The data:
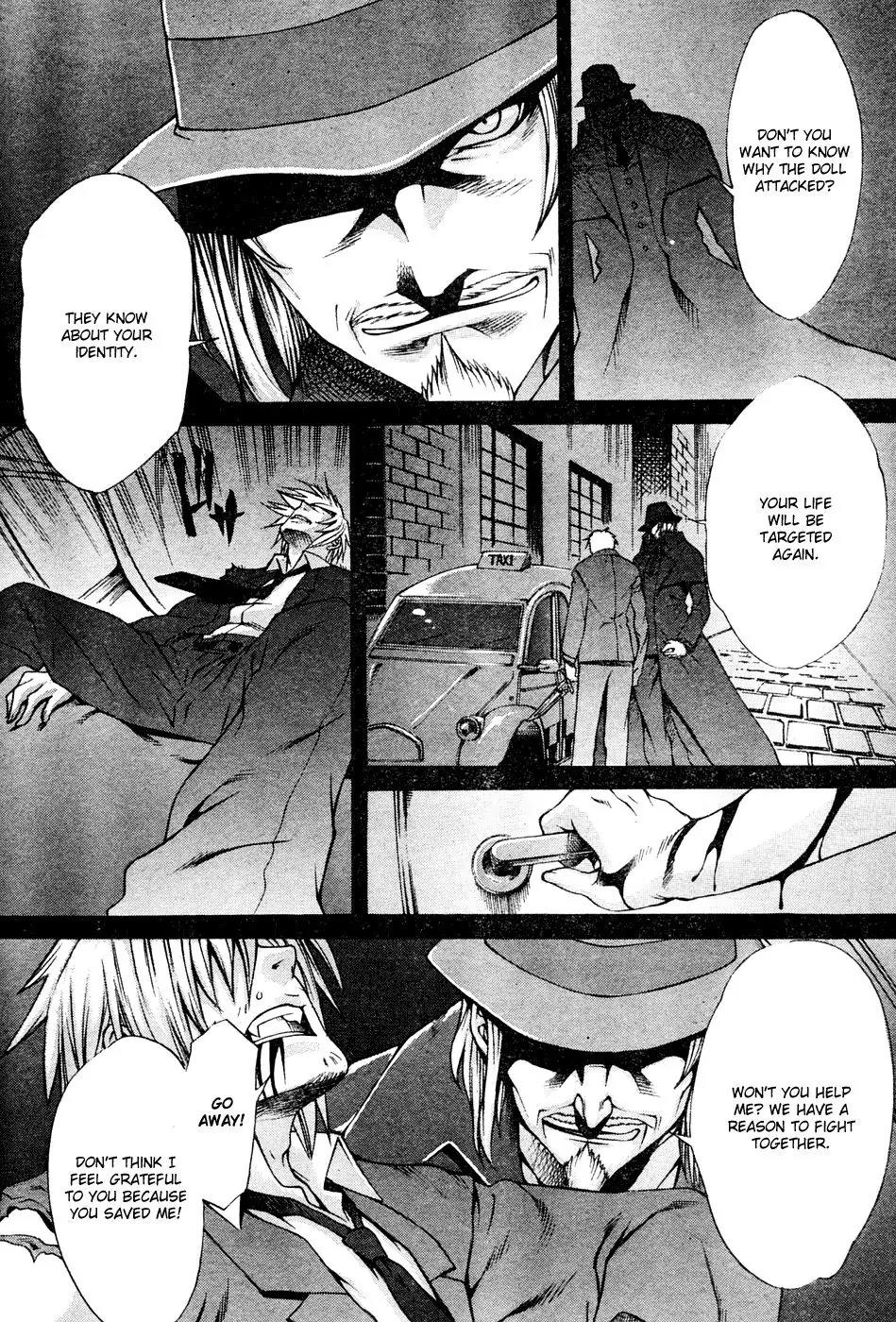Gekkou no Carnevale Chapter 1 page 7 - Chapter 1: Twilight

...

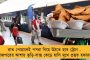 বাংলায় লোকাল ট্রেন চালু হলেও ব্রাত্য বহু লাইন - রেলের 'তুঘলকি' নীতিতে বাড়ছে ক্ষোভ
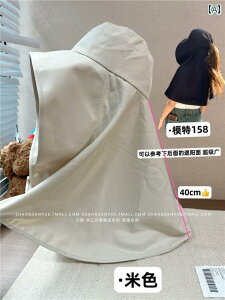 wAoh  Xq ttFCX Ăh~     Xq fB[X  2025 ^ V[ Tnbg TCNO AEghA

Exercise objective: An exact copy of the lines above from the one with "বাংলায় লোকাল ট্রেন" up to and including the one with "Tnbg TCNO AEghA" is required; reproduce only those lines, omitting all pictures.

Answer space:
 বাংলায় লোকাল ট্রেন চালু হলেও ব্রাত্য বহু লাইন - রেলের 'তুঘলকি' নীতিতে বাড়ছে ক্ষোভ
 wAoh  Xq ttFCX Ăh~     Xq fB[X  2025 ^ V[ Tnbg TCNO AEghA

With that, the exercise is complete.